## Task prompt
Convert every non-blank line of the entries, starting with the line that contains "Amongst the items" and running through the end of the entries, into a Markdown table with the columns Row and Line. Leave the pictures out of the answer.

## Records for this task

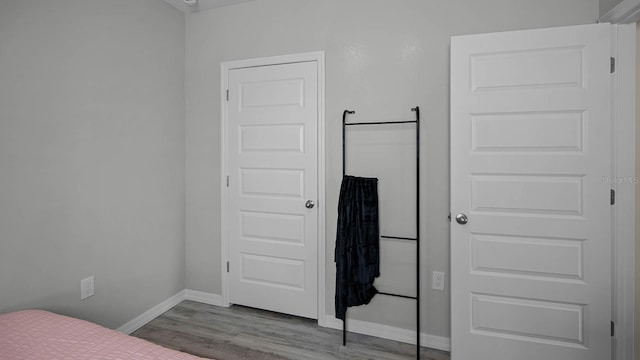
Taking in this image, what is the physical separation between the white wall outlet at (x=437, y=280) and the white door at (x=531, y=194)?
0.20 metres

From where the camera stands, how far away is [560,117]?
6.15 ft

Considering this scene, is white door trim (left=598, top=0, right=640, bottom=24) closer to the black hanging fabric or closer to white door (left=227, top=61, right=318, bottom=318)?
the black hanging fabric

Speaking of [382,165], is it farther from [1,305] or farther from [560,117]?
[1,305]

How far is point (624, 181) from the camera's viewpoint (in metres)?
1.83

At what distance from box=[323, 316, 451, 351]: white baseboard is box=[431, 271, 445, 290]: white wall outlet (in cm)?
35

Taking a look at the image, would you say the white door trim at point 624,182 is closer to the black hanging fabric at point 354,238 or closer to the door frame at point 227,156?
the black hanging fabric at point 354,238

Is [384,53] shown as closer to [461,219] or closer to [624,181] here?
[461,219]

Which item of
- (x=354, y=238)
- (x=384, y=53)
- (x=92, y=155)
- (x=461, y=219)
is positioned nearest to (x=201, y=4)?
(x=92, y=155)

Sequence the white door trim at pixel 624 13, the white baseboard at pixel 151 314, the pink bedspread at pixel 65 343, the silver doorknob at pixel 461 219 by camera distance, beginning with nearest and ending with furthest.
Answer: the pink bedspread at pixel 65 343 < the white door trim at pixel 624 13 < the silver doorknob at pixel 461 219 < the white baseboard at pixel 151 314

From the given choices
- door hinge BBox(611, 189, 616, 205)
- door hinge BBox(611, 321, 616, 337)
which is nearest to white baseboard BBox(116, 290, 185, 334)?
door hinge BBox(611, 321, 616, 337)

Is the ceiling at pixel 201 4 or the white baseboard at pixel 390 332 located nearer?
the white baseboard at pixel 390 332

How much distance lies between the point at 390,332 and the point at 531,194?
1.35 meters

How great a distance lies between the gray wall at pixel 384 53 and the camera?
2160 mm

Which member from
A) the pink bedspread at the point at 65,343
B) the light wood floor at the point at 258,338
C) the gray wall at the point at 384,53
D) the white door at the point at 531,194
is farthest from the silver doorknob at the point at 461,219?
the pink bedspread at the point at 65,343
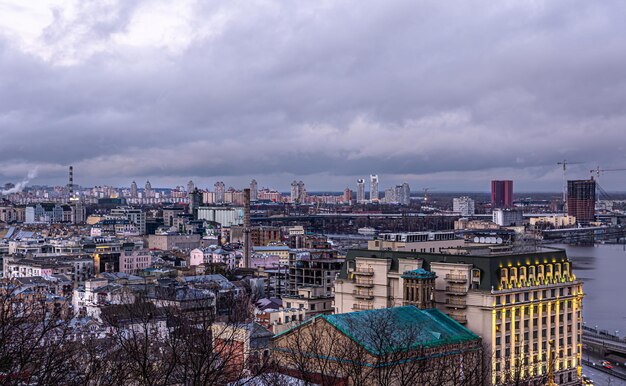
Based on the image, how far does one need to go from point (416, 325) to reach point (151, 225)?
36757mm

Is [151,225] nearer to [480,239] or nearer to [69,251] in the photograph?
[69,251]

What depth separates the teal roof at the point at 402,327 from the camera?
795 centimetres

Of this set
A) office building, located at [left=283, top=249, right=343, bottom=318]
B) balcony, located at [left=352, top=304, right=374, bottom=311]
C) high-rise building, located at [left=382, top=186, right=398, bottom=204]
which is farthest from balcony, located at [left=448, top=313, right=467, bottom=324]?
high-rise building, located at [left=382, top=186, right=398, bottom=204]

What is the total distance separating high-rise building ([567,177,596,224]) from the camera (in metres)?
70.2

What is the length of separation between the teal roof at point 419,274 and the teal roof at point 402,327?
0.49 m

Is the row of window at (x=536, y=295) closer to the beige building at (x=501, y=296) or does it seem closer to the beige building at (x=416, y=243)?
the beige building at (x=501, y=296)

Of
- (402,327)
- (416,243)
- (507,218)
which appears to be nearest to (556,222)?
(507,218)

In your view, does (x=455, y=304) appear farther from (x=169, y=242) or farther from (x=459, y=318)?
(x=169, y=242)

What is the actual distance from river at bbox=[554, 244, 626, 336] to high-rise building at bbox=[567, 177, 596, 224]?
3156 centimetres

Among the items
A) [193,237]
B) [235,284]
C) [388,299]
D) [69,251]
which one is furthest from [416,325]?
[193,237]

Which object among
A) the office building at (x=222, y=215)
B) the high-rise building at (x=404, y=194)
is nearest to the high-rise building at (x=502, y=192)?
the high-rise building at (x=404, y=194)

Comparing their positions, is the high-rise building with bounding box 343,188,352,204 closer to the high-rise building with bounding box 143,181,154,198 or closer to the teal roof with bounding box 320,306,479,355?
the high-rise building with bounding box 143,181,154,198

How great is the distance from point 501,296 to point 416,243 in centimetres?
277

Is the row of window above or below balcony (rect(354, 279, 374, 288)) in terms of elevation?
below
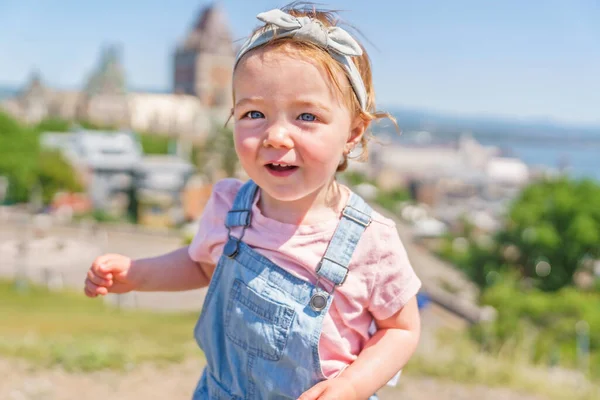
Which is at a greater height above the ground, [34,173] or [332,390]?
[332,390]

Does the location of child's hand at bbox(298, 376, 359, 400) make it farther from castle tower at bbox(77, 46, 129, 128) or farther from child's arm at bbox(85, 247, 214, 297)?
castle tower at bbox(77, 46, 129, 128)

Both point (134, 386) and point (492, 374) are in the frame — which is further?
point (492, 374)

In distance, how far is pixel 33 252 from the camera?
11.8 m

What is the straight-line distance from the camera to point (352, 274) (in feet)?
5.09

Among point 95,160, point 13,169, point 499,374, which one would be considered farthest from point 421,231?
point 499,374

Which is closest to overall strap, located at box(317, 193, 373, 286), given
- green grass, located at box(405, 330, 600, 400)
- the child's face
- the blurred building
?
the child's face

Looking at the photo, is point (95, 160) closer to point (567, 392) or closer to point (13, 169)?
point (13, 169)

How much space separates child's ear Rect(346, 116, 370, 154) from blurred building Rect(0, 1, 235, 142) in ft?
180

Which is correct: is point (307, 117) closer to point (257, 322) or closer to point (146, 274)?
point (257, 322)

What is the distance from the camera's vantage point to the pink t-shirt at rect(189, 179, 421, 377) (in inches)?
61.2

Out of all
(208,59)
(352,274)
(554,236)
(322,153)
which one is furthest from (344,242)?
(208,59)

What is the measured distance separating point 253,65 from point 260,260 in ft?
1.46

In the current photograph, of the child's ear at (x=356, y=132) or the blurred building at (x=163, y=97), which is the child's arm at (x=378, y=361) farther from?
the blurred building at (x=163, y=97)

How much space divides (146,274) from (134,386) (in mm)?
2422
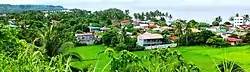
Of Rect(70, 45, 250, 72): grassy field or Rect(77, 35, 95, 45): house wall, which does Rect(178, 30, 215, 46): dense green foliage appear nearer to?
Rect(70, 45, 250, 72): grassy field

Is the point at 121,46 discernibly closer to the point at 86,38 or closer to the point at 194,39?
the point at 86,38

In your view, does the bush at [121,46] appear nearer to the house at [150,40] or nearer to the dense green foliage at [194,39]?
the house at [150,40]

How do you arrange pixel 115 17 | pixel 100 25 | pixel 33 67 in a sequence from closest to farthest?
pixel 33 67
pixel 100 25
pixel 115 17

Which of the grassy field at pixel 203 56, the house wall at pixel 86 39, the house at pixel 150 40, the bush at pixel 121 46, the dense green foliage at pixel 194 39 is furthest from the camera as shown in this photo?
the house wall at pixel 86 39

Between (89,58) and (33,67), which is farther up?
(33,67)

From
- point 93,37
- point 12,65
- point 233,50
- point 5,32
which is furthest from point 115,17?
point 12,65

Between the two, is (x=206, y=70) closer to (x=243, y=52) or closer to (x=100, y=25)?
(x=243, y=52)

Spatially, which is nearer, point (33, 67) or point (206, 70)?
point (33, 67)

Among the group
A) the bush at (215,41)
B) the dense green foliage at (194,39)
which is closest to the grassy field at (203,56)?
the bush at (215,41)

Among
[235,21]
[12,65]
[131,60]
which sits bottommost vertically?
[235,21]

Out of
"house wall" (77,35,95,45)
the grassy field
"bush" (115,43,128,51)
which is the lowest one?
"house wall" (77,35,95,45)

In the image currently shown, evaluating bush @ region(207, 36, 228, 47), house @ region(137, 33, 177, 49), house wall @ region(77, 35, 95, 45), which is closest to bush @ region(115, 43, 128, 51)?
house @ region(137, 33, 177, 49)
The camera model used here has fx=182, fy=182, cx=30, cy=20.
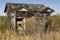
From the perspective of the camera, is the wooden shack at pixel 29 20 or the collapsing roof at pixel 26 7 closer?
the wooden shack at pixel 29 20

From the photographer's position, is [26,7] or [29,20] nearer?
[29,20]

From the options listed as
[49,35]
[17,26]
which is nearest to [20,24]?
[17,26]

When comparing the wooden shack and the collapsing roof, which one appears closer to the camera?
the wooden shack

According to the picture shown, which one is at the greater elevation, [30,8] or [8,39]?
[30,8]

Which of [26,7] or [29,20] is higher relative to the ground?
[26,7]

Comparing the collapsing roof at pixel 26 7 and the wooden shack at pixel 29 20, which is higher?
the collapsing roof at pixel 26 7

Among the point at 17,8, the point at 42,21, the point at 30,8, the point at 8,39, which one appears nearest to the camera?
the point at 8,39

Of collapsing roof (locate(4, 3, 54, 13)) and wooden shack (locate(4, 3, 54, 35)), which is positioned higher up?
collapsing roof (locate(4, 3, 54, 13))

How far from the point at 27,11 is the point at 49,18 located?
14.3 ft

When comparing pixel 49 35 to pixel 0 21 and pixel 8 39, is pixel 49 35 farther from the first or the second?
pixel 0 21

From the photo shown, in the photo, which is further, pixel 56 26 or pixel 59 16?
pixel 59 16

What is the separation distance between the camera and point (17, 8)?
704 inches

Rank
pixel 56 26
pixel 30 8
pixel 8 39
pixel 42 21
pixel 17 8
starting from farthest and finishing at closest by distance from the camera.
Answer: pixel 30 8, pixel 17 8, pixel 56 26, pixel 42 21, pixel 8 39

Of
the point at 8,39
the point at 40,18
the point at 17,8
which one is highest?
the point at 17,8
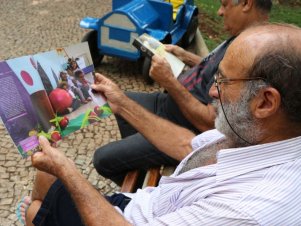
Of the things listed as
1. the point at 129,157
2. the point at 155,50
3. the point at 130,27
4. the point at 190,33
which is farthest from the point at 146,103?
the point at 190,33

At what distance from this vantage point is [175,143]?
2254 mm

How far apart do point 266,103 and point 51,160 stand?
0.99 metres

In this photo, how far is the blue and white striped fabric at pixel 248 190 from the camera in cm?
125

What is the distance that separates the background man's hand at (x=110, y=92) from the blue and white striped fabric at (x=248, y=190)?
2.90ft

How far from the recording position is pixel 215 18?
7.82 metres

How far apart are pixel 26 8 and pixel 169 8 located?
2.89 metres

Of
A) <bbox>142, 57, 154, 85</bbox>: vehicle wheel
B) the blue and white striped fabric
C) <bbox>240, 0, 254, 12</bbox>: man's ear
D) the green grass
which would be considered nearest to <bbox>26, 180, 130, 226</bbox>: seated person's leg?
the blue and white striped fabric

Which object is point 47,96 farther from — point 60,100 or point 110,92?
point 110,92

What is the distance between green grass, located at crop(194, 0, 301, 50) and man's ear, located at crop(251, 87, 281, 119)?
4916mm

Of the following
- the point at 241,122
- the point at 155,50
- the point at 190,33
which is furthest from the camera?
the point at 190,33

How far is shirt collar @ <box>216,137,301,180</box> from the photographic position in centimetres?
134

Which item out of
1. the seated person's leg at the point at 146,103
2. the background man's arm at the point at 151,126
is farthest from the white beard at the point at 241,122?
the seated person's leg at the point at 146,103

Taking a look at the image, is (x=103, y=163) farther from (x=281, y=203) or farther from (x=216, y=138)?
(x=281, y=203)

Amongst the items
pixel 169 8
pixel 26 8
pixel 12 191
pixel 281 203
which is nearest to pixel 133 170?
pixel 12 191
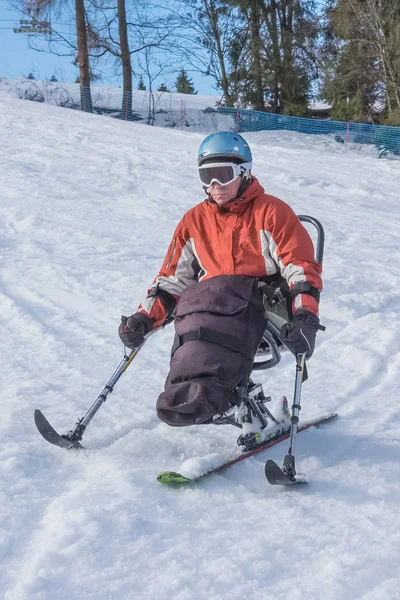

## Task response
| Row | Line |
|---|---|
| 1 | Amongst the items |
| 2 | pixel 169 8 |
| 3 | pixel 26 8 |
| 4 | pixel 12 191 |
| 5 | pixel 281 203 |
| 6 | which is nearest to pixel 133 170? |
| 7 | pixel 12 191 |